WHAT TO DO =>
- 1) Decide whether each statement agrees with the thread on sendmail ports. Give yes or no for each, and quote the words of the thread that settle it.
(a) Port 587 was originally set aside for authenticated users only.
(b) Running make in /etc/mail should produce a file called hostname.mc.
(c) Ports 25 and 587 both support TLS by means of the STARTTLS command.
- 2) List every command named in the thread on sendmail ports.

SOURCE PASSAGE =>
---+---
Port 25 and 587 both effectively do the same thing. It's a shame they weren't originally split so 587 could only be used by authenticated users, and 25 only for local delivery or configured relays but unfortunately 25 became the standard for everything. As both those ports support non-TLS traffic and TLS by sending the STARTTLS command, I never really have a need for any of the other ports (which I believe were for pure SSL connections?).

Regarding rebuilding the mc file, if you run `make` in /etc/mail, you should end up with a file called hostname.mc. Ideally you should be editing that file, then running `make install restart` to rebuild the sendmail configuration files, install them and restart the service.


----------



## qsecofr (Apr 28, 2015)

> As both those ports support non-TLS traffic and TLS by sending the STARTTLS command


This basically means my sendmail will only demand credentials when relaying, and will not mess up other MTAs when receiving mail bound for the domains it serves?
---+---
PROVIDED INFORMATION =>

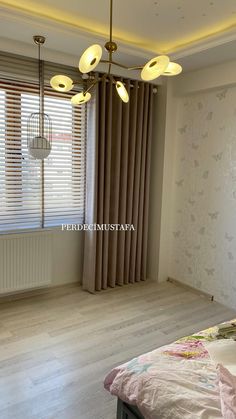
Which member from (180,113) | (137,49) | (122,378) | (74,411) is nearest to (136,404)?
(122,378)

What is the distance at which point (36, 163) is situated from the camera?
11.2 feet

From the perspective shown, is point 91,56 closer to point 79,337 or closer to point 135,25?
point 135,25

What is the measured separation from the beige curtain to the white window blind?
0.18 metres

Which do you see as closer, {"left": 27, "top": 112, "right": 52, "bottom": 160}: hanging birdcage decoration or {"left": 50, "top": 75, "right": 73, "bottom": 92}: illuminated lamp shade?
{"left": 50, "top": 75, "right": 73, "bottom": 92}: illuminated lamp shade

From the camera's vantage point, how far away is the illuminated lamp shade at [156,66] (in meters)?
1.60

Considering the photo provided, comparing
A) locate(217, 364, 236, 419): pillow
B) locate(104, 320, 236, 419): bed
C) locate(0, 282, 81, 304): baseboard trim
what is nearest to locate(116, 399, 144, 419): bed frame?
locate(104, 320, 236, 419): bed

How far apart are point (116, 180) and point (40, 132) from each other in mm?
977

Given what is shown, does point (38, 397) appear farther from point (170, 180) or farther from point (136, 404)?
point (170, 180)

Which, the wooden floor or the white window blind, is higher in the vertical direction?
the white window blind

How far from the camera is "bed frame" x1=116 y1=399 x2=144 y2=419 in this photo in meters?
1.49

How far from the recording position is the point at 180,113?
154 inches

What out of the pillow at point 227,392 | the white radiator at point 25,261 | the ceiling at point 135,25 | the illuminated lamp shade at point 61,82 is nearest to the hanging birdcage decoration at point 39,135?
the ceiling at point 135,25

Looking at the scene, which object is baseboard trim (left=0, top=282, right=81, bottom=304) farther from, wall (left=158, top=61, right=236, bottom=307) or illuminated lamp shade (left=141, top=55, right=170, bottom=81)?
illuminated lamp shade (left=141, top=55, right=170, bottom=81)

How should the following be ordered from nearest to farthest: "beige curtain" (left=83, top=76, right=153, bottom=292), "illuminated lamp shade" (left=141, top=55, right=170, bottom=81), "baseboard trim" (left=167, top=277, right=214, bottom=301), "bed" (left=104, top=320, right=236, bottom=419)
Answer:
---+---
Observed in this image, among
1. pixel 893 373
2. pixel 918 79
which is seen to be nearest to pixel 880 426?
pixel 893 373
---+---
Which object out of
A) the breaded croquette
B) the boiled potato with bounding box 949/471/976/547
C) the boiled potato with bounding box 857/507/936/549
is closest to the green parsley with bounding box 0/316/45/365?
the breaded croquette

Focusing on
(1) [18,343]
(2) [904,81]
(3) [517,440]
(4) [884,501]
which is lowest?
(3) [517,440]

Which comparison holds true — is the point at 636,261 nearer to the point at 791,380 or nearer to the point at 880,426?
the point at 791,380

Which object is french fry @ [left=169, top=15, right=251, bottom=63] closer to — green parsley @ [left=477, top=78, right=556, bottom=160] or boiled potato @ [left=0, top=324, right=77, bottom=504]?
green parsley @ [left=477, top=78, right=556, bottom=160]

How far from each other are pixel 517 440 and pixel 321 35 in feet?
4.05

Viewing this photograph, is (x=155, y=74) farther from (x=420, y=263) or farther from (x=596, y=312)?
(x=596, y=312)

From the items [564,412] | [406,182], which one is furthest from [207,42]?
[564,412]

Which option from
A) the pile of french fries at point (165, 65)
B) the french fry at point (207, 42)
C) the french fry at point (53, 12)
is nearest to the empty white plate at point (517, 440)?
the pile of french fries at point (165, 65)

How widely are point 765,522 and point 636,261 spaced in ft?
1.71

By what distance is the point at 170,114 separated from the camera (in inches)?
---+---
SOLUTIONS TO THE EXERCISE =>
- 1)
(a) No: "It's a shame they weren't originally split so 587 could only be used by authenticated users"
(b) Yes: "if you run `make` in /etc/mail, you should end up with a file called hostname.mc"
(c) Yes: "As both those ports support non-TLS traffic and TLS by sending the STARTTLS command"

- 2)
STARTTLS
make
make install restart